The non-barley part of the farm was plowed under to prepare for corn:
This gave me a chance to see some of the plants I haven't been able to get to for about a month now. (You can see the old net fence, designed to deter guinea fowl, completely grown into by the stand. Oops!)
In this part of the field, I was glad to see a bunch of late unfilled tillers with yellow flag leaves, indicating that they're on their way to being aborted by the plant:
This is the intended result of stopping irrigation. The late tillers die so all the photosynthates are redirected to the most advanced heads. As a result, they mature faster. Or so the story goes. It turns out that a good part of my field, the part that has been behind all season long, is still in late milk / early soft dough stage! That stage is usually too early to stop watering. Over the past week, I watched the soil moisture level drop from 9-11" to 6-8", down to 4-6" on Monday after a blistering weekend, (80's!) so I gave just that half of the field a dousing (10 minutes from the heads) on Monday.
I probably should have held off, because today they're getting soaked with rain! So much for the strategy of letting the more advanced plants dry out. Nature will do what it wants.
Anyway, there is a sign that some plants (in the other, more advanced half of the field, naturally), are nearing maturity.
Here's a closer look:
Glumes are the little hairs at the base of each grain. When they completely loose their green color, that is a sign that the tiller is physiologically mature.

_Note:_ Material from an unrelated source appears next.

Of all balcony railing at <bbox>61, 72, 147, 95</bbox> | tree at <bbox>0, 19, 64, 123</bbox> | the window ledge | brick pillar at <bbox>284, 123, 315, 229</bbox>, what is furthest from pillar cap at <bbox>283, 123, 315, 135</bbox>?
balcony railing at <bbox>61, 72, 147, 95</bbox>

These guys are beginning to turn yellow. It's unclear to me what the glumes are for, besides telling when your grain is mature!
The other sign of physiological maturity is loss of color in the peduncle, which is the stem that the head grows on. This hasn't happened yet in any of the plants. But, the grains are clearly in hard dough stage now:
It's beginning to look like an actual grain.
Now that the barley is all by itself, you can see the extreme shading this area has on the west side (the far side of the photo) -- direct sunlight was over by 3pm during most of the winter. Despite the light limitation, development has stayed on schedule!